* INSTRUCTION 1 *
In the bug report on AppStream metadata, how often could the repodata be generated under the purely time-based approach?
* INSTRUCTION 2 *
Translate this sentence from the bug report on AppStream metadata into Spanish: "Since we switched the PackageKit backend to the Hif backend, we now have a way to provide useful AppStream data that can be processed by PackageKit frontends."
** Opening PROVIDED TEXT block **
Description of problem:
GNOME Software, Plasma Discover, and other PackageKit frontends that are application centric depend on AppStream metadata to function properly. Without the data, it doesn't really show anything useful.
Since we switched the PackageKit backend to the Hif backend, we now have a way to provide useful AppStream data that can be processed by PackageKit frontends.
After speaking to Richard Hughes on #yum about it, he suggested using appstream-builder to build the repodata and use modifyrepo_c to merge it into the repodata. He's blogged about this approach and it's probably the best way to go.
I've not yet tested how long it takes for it to generate the repodata, however, I do not think we need to generate it as often as we need to for regular rpm-md repodata.
There are two possible approaches to selectively doing this: by detecting the Provides in the built RPM, or purely time based.
If we do it based on what the detected Provides in the built RPM says, then we would only kick off this task when "appdata()" is detected as one of the generated Provides in the RPM. This is really only viable if the time it takes to actually generate the repodata is small. It also may be overkill as the AppStream data may not be changing very often.
If we follow a purely time-based approach, we could generate it once a week and update the repodata then. This is probably the more sensible approach for Cauldron, and after release, updating the metadata as packages are updated will probably be much less painful.
** Closing PROVIDED TEXT block **
** Opening STORED DATA block **
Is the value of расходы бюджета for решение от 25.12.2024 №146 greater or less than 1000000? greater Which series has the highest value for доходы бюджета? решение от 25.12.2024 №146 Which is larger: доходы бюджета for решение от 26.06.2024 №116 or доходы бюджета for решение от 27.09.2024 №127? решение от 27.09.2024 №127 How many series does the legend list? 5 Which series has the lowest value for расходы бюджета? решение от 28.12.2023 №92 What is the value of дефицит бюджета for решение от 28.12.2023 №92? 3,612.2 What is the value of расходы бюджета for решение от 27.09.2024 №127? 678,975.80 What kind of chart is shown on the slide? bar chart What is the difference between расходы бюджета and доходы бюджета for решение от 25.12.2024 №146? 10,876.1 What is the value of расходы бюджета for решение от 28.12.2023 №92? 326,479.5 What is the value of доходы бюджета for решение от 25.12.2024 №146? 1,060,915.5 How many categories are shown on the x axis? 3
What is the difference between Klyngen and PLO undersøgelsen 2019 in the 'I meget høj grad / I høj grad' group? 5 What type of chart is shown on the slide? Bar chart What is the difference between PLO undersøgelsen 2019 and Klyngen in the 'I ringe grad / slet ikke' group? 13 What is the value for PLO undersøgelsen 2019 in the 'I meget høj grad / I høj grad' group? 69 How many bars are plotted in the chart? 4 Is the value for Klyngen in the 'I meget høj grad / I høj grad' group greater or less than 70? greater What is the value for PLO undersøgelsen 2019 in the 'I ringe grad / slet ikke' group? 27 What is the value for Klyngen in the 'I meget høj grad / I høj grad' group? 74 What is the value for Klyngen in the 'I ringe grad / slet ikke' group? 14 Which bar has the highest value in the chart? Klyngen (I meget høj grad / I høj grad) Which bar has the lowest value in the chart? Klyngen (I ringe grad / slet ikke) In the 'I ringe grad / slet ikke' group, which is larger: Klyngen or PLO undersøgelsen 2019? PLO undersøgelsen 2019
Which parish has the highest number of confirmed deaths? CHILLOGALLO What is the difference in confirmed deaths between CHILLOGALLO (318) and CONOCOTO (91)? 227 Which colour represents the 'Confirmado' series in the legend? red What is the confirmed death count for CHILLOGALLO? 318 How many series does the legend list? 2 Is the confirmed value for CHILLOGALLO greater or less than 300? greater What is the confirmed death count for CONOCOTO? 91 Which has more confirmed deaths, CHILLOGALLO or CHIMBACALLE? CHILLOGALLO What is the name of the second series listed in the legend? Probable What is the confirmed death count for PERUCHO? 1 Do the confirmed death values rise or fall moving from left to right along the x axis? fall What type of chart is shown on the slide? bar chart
** Closing STORED DATA block **
* PROBLEM SOLUTION 1 *
Once a week.

* PROBLEM SOLUTION 2 *
Dado que cambiamos el backend de PackageKit al backend Hif, ahora tenemos una forma de proporcionar datos útiles de AppStream que pueden ser procesados por los frontends de PackageKit.